# WHAT IS BEING ASKED
Repeat the listing below word for word, starting at the line that contains "How far from the camera" and ending with the last line of the listing.

================================

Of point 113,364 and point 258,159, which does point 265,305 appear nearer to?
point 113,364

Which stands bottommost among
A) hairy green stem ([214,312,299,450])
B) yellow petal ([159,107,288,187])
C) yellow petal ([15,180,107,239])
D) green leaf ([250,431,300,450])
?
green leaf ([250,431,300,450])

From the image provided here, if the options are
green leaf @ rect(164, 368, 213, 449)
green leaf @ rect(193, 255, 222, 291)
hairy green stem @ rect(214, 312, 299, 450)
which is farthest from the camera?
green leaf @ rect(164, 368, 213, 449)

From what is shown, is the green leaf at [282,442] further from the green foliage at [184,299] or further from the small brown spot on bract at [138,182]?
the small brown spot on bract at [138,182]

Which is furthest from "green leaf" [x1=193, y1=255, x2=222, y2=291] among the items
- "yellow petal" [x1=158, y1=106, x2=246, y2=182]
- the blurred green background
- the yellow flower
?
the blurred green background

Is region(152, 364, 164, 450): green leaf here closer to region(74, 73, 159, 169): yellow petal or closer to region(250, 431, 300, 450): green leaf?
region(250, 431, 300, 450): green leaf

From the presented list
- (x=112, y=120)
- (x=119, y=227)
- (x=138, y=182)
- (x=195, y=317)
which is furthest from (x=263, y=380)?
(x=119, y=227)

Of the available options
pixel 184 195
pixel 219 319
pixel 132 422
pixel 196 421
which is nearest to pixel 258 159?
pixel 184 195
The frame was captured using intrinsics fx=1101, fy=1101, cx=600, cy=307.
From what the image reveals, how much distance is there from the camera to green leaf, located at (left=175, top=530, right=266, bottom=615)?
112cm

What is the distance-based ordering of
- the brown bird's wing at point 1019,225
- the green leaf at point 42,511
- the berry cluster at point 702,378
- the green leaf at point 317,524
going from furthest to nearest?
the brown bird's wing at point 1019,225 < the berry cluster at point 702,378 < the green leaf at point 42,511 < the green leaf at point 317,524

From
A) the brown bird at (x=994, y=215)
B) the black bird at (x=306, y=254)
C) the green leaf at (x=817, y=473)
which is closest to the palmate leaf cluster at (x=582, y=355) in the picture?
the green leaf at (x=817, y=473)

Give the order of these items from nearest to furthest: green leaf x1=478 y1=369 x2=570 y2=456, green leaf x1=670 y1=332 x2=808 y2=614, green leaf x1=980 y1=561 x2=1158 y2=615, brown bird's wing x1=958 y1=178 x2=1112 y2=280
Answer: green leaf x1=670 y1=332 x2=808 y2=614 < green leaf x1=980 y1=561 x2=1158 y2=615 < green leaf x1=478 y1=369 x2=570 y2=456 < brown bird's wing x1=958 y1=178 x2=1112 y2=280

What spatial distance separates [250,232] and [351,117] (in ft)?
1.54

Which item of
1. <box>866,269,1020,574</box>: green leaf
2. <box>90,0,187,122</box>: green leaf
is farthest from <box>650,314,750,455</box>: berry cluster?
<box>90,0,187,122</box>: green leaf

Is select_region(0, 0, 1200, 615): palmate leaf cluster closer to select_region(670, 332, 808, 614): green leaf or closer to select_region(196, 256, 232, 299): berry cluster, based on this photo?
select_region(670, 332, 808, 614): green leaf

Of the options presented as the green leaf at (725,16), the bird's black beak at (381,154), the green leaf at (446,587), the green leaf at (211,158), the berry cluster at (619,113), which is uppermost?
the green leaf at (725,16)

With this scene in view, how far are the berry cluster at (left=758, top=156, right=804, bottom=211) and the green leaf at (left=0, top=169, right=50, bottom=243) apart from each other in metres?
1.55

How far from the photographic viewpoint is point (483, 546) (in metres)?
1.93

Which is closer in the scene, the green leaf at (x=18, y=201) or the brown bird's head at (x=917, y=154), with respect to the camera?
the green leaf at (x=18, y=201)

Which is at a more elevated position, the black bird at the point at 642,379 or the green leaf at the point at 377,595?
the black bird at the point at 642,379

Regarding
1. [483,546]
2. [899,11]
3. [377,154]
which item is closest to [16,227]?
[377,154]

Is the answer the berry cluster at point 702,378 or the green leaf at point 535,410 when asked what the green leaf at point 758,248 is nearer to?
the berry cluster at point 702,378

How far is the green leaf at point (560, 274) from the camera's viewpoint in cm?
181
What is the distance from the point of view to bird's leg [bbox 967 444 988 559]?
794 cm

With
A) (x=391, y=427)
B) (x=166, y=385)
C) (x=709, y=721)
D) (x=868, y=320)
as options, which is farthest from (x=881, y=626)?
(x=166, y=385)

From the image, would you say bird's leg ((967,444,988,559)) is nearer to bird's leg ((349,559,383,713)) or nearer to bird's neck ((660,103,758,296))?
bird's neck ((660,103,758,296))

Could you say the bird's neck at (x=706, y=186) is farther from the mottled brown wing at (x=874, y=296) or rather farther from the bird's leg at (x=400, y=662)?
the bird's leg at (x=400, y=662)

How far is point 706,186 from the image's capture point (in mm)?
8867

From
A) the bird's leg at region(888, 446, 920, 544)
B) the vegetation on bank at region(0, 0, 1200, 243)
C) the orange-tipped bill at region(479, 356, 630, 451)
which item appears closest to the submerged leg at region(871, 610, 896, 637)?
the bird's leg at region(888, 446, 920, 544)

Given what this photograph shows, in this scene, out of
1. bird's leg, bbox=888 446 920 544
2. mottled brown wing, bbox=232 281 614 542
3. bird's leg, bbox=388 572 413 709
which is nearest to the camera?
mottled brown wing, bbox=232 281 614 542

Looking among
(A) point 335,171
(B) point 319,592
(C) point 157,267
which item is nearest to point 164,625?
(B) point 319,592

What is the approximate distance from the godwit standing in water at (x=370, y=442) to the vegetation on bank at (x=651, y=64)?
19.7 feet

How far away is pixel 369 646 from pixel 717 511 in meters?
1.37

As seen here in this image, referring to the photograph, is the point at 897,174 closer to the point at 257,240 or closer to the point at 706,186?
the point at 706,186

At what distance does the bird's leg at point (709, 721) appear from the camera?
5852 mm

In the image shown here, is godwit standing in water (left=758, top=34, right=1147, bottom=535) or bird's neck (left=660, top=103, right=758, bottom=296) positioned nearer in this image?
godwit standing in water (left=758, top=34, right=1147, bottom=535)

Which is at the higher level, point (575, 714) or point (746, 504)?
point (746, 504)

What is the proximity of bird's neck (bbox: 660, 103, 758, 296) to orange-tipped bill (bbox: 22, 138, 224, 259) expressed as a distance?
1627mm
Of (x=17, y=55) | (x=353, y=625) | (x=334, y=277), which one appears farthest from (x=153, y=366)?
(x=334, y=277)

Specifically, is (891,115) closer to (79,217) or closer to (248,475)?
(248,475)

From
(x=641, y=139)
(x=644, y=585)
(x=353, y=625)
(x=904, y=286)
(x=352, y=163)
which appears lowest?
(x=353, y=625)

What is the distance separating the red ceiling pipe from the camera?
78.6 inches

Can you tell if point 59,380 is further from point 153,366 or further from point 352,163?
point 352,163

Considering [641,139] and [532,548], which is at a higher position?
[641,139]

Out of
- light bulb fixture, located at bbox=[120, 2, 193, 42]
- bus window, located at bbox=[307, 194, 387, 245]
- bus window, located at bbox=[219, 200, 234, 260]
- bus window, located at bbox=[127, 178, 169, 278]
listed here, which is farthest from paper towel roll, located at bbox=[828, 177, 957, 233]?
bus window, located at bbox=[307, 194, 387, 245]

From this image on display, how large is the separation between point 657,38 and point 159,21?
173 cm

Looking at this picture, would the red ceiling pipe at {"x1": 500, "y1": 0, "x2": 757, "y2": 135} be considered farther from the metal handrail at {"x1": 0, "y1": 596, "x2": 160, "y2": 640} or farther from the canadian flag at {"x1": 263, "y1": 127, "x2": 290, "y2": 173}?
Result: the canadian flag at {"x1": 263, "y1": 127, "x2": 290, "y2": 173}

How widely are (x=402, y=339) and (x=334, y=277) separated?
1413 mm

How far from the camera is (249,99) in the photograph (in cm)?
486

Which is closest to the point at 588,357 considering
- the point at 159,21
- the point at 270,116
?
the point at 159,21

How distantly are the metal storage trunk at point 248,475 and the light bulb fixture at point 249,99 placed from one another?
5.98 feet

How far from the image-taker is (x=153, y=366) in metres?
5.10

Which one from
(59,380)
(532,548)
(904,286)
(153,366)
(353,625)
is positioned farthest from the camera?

================================

# EXERCISE RESPONSE
How far from the camera is (249,99) in the photograph (in cm)?
486

Which is closest to the point at 588,357 considering
- the point at 159,21
- the point at 270,116
?
the point at 159,21

How distantly are the metal storage trunk at point 248,475 and the light bulb fixture at point 249,99 placed from one another?
5.98 feet

How far from the image-taker is (x=153, y=366) in metres?
5.10

Which one from
(59,380)
(532,548)
(904,286)
(153,366)
(353,625)
is positioned farthest from the camera?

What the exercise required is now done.